Saved entries

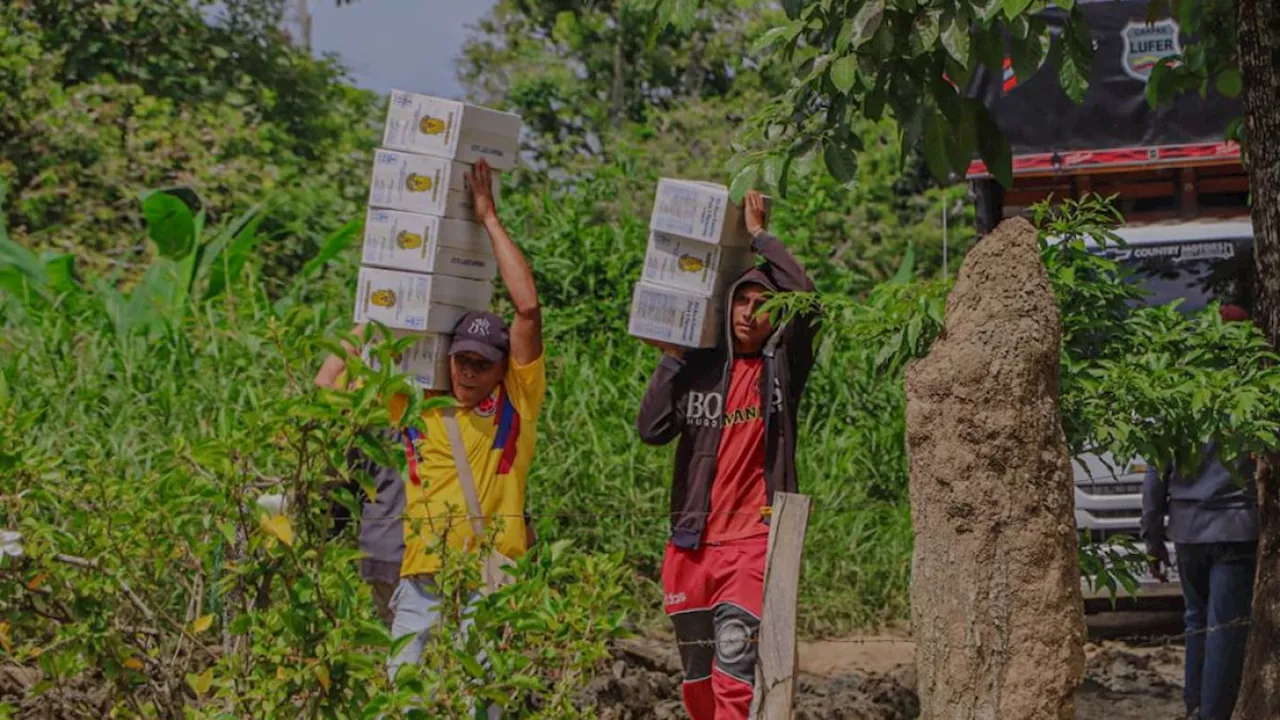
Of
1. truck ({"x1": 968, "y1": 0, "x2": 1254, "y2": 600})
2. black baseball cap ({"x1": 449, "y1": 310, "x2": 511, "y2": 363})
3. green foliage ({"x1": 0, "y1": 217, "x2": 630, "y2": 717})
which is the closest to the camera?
green foliage ({"x1": 0, "y1": 217, "x2": 630, "y2": 717})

§ Task directions: In the rows above, swap "closest" for "nearest" and leave everything else as it is. Omit the pictures from your answer.

§ Result:
Of
1. truck ({"x1": 968, "y1": 0, "x2": 1254, "y2": 600})
2. black baseball cap ({"x1": 449, "y1": 310, "x2": 511, "y2": 363})
3. green foliage ({"x1": 0, "y1": 217, "x2": 630, "y2": 717})
which is the nearest to the camera?
green foliage ({"x1": 0, "y1": 217, "x2": 630, "y2": 717})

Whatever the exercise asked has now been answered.